W starciu wieńczącym galę UFC 313 Magomed Ankalaev stanął w szranki z Alexem Pereirą. Pochodzący z Dagestanu zawodnik znalazł receptę na „Poatana” i wygrał jednogłośną decyzją sędziów. Ankalaev odebrał złoto Pereirze, przejmując tron kategorii do 93 kilogramów.
Kilka dni po największym triumfie w karierze Magomed Ankalaev stwierdził, że w kolejnym pojedynku mógłby zmierzyć się z Janem Błachowiczem. Temat rewanżu podchwyciła nawet organizacja UFC.
Natomiast Jan Błachowicz zapadł się pod ziemię i publicznie nie odniósł się do słów Dagestańczyka. Wydawało się, że „Cieszyński Książę” zabierze głos w sprawie podczas wywiadu z Arielem Helwanim.

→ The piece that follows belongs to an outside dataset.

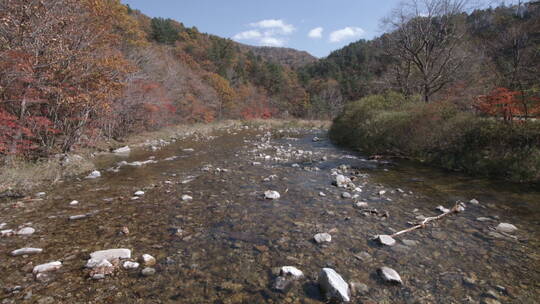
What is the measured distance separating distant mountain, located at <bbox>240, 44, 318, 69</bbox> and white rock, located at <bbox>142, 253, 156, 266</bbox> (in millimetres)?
99745

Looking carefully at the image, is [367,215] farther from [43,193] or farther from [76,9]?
[76,9]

Tak się nie stało. Niemniej jednak Błachowicz wyjawił swój scenariusz po pokonaniu Carlosa Ulberga. Polaka interesuje wyłącznie walka o pas mistrzowski.
Pokonuję Ulberga, biorę titleshota z Ankalaevem, pokonuję Ankalaeva, potem rewanż z Pereirą i bronię pas z Pereirą. Perfekcyjny scenariusz. Tak to sobie układam.
ZOBACZ TAKŻE: Natan Marcoń i Adrian Cios rezygnują z udziału na FAME 25! Nie dojdzie do walki Good Boys vs. Labryga!
Na koniec warto przypomnieć, że już 22 marca 2025 roku Jan Błachowicz skrzyżuje rękawice z Carlosem Ulbergiem. Walka uświetni galę UFC Fight Night w Londynie.